What is needed
Reproduce, without alteration, the stretch of the listing from the line containing "Of pixel 315" through the end of the listing, both ends included.

Data entries
::::

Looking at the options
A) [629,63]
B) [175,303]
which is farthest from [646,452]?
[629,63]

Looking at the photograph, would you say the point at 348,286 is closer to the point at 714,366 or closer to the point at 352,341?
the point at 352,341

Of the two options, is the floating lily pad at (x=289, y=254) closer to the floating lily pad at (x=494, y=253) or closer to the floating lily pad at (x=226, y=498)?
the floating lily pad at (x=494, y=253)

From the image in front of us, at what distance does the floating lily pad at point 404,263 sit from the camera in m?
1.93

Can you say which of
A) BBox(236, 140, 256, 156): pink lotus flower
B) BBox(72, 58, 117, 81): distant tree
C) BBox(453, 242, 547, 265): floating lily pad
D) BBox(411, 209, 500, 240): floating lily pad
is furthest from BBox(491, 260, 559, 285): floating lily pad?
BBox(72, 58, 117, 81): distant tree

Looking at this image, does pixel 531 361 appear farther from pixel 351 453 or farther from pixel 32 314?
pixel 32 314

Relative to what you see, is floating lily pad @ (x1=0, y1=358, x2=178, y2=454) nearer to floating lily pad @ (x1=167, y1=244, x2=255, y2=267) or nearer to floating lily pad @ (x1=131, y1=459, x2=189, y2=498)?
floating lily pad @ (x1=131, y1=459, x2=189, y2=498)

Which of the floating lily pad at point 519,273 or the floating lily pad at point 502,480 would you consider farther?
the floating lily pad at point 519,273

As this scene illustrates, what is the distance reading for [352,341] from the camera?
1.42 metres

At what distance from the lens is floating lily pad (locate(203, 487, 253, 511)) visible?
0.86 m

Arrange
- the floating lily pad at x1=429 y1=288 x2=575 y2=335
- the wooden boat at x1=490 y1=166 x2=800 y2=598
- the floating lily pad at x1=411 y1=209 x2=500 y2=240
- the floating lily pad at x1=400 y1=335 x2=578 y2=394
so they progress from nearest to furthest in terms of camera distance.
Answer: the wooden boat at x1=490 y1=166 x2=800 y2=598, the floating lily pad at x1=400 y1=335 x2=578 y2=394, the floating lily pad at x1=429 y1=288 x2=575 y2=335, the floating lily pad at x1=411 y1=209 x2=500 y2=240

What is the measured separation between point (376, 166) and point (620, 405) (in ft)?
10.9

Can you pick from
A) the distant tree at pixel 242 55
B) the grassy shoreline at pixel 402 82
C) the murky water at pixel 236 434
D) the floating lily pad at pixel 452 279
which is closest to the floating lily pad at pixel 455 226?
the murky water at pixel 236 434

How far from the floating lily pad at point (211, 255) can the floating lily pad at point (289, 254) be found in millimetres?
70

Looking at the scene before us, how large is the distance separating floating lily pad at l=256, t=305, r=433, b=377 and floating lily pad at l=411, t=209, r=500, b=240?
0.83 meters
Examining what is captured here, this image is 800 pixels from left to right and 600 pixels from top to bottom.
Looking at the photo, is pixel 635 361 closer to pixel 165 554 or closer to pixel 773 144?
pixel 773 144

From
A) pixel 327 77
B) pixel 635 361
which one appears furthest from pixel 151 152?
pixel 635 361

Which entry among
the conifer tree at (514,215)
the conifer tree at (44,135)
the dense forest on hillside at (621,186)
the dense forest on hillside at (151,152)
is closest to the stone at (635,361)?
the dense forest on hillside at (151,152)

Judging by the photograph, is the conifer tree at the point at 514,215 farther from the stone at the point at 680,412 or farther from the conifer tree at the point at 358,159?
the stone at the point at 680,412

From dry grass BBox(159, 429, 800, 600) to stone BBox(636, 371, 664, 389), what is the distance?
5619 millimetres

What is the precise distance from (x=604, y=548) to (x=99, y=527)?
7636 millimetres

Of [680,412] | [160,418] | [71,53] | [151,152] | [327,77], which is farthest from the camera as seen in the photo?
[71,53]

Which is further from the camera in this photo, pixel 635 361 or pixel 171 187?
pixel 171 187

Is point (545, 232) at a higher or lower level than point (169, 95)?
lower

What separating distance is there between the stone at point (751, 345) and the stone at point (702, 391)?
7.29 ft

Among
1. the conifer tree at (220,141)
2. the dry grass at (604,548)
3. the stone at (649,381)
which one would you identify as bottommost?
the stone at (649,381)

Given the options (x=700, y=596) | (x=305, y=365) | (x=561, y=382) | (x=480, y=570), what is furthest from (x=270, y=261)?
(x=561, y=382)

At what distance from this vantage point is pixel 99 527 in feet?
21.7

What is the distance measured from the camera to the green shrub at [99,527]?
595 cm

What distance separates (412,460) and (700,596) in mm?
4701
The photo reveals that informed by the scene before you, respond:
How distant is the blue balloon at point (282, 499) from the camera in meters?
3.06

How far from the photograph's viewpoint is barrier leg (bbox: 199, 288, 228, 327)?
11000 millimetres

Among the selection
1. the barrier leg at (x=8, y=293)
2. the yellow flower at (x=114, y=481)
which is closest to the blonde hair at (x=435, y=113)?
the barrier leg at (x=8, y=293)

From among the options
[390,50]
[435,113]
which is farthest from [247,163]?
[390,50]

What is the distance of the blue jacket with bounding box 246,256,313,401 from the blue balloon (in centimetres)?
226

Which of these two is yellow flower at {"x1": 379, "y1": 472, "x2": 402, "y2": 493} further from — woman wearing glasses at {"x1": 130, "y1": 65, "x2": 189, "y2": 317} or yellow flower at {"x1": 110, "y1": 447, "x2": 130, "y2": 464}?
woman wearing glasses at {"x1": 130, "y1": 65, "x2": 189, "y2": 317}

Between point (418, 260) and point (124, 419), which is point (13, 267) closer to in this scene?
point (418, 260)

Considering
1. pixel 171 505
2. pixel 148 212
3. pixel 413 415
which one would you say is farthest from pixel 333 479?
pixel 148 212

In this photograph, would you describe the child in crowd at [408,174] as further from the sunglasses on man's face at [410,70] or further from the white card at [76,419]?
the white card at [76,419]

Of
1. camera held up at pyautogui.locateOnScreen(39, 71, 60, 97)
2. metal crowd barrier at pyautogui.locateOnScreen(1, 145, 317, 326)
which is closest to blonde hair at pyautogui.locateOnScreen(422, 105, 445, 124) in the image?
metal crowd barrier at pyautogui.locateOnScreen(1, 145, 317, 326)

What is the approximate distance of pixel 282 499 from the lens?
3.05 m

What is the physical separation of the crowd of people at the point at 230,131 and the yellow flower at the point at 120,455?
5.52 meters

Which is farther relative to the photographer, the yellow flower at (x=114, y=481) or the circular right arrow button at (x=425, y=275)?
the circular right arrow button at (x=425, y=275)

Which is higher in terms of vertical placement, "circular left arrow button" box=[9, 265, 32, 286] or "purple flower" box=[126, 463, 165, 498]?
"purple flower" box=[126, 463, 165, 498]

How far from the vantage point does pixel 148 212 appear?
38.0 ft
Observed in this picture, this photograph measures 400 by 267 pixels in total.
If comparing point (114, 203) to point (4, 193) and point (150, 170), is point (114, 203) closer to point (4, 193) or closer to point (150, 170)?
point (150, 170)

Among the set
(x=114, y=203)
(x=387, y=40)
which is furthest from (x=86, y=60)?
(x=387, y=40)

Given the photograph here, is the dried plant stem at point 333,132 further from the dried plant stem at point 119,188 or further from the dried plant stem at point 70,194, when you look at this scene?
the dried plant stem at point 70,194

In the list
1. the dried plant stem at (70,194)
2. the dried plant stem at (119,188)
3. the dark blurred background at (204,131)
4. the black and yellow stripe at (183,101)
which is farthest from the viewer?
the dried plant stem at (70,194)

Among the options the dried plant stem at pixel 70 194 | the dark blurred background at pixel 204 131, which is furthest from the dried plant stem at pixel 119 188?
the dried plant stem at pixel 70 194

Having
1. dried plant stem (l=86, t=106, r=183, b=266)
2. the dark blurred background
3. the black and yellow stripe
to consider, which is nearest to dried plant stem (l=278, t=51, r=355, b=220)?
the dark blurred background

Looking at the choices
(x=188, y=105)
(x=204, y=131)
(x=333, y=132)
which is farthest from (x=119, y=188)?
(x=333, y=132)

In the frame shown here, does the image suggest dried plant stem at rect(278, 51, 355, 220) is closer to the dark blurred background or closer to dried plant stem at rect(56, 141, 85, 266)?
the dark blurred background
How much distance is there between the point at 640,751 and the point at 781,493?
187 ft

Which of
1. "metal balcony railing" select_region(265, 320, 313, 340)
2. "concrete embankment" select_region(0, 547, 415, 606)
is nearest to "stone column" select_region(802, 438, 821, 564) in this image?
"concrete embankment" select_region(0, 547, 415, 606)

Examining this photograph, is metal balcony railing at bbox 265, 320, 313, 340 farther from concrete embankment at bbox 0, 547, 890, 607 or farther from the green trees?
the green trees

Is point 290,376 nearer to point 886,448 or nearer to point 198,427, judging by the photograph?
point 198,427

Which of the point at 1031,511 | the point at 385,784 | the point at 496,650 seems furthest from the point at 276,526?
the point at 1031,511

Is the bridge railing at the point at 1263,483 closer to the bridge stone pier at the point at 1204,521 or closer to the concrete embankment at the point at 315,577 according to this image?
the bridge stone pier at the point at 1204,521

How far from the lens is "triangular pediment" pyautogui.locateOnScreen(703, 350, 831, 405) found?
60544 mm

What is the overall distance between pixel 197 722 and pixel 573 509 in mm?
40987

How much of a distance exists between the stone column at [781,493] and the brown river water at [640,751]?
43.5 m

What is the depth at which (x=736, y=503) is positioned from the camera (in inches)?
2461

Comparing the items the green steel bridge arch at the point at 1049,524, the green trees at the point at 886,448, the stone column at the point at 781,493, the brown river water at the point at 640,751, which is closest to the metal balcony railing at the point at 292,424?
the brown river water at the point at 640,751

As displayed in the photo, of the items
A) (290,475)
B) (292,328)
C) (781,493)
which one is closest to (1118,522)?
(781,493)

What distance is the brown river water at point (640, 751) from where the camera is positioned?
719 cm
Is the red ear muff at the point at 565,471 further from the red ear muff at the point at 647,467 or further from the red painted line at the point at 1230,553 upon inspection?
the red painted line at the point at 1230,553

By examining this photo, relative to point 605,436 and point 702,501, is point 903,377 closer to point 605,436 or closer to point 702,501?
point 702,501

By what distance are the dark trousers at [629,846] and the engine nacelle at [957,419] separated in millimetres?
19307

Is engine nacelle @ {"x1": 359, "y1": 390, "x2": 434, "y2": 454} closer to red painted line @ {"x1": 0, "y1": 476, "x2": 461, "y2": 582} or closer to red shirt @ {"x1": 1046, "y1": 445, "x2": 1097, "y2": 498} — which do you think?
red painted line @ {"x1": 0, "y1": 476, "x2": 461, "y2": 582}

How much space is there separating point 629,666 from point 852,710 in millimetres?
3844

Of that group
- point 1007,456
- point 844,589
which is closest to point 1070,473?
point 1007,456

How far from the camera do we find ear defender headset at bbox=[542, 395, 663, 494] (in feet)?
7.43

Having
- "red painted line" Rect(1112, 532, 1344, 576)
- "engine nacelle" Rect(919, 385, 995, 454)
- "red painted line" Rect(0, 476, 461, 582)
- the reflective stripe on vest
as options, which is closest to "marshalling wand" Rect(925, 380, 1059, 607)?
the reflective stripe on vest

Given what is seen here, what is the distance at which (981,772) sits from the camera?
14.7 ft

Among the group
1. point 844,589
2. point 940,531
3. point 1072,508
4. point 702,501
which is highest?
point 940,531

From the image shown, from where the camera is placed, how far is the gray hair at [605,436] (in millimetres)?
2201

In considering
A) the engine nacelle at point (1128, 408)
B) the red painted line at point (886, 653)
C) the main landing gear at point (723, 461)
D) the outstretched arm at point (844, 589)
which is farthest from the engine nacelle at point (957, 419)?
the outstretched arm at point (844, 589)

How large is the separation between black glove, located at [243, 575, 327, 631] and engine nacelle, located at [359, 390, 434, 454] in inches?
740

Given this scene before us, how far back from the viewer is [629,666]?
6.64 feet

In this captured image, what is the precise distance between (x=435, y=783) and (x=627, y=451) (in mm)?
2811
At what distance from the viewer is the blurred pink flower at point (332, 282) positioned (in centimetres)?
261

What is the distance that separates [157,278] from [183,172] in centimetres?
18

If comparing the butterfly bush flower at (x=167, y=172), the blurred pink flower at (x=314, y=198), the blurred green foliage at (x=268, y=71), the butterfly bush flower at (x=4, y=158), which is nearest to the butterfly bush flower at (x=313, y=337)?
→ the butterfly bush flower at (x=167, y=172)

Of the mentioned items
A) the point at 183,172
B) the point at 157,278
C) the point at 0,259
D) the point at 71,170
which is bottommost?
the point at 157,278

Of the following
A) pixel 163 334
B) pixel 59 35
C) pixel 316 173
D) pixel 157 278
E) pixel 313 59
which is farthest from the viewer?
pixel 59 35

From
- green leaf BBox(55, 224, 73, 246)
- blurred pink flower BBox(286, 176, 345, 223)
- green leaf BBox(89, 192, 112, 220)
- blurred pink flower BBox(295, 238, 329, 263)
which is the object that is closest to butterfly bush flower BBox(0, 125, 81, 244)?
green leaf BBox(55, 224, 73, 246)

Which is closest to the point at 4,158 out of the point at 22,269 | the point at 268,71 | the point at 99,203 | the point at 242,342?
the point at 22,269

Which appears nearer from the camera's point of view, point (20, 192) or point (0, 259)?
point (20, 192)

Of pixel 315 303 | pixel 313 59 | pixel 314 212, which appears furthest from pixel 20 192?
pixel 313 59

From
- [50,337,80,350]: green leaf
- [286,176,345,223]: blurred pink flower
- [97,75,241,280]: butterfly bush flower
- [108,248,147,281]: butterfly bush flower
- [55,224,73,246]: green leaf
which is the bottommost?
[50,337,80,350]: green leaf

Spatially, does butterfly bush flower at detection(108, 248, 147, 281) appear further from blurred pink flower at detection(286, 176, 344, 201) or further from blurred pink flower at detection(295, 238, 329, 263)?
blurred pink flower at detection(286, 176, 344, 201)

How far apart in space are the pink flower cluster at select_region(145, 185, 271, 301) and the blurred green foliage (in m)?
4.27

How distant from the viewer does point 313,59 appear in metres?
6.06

::::

Exercise output
Of pixel 315 303 | pixel 313 59 | pixel 314 212, which appears furthest from pixel 20 192?
pixel 313 59

From
- [50,337,80,350]: green leaf
- [286,176,345,223]: blurred pink flower
- [97,75,241,280]: butterfly bush flower
- [108,248,147,281]: butterfly bush flower
- [55,224,73,246]: green leaf
which is the bottommost?
[50,337,80,350]: green leaf

Spatially, does butterfly bush flower at detection(108, 248, 147, 281) appear further from blurred pink flower at detection(286, 176, 344, 201) or further from blurred pink flower at detection(295, 238, 329, 263)?
blurred pink flower at detection(286, 176, 344, 201)

How far apart in space are the pink flower cluster at select_region(145, 185, 271, 301) and the blurred green foliage (in m)?
4.27

How distant from the viewer does point 313,59 appear in metres?
6.06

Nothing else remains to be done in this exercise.